New direction unlikely

Yet for some former high-ranking State Department officials, all the political wrangling over what Pompeo once said and whether or not he’d really work to boost a deflated diplomatic corps is distracting from the bigger story – that the Trump administration is furiously deepening a sustained shift in foreign-policy making and execution from the State Department to the White House.

“I’ve had any number of people tell me not to fear, that [Pompeo] is a military man and a respecter of the ranks who will put his troops at the State Department first and will make sure their voices are heard, and I hope that turns out to be true,” says Lawrence Wilkerson, who was chief of staff to Secretary of State Colin Powell. “But I also see how beholden he is to the administration’s script,” he adds, “so I don’t expect him to venture too far from the vein of thought that disregards and even holds in contempt the soft power and everything else the State Department is about.”
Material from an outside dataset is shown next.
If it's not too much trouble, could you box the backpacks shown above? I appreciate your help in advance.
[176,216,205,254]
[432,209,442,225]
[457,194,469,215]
Pompeo may indeed move quickly to fill key positions that Tillerson left vacant, Mr. Wilkerson says, but he doesn’t expect that to fundamentally alter the State Department’s gradual eclipse.

Pompeo “realizes there are some key posts he must fill and some critical places he’ll need to post people,” says Wilkerson, who is now distinguished adjunct professor of government and public policy at the College of William and Mary in Williamsburg, Va.

“But we’re not bringing in the fresh recruits.… We’re essentially eating our seed corn. It’s an ideological predilection,” he adds, “and I don’t see that Pompeo is going to change any of this.”

Indeed Wilkerson, while hardly a fan of the current administration, underscores that the hollowing out of the State Department so flatly attributed to Tillerson has actually been a feature of a decades-long shift of foreign-policy decision-making from the State Department to the White House.

“We set in motion this redesign of our foreign-policy structure with the National Security Act of 1947, which in many respects was a new constitution, and we’ve been pursuing this shift ever since,” Wilkerson says. “The result is that over time [the act] has placed all the power into the NSC [National Security Council] staff, while the resources – the money the State Department gets – has dwindled to a minuscule amount.”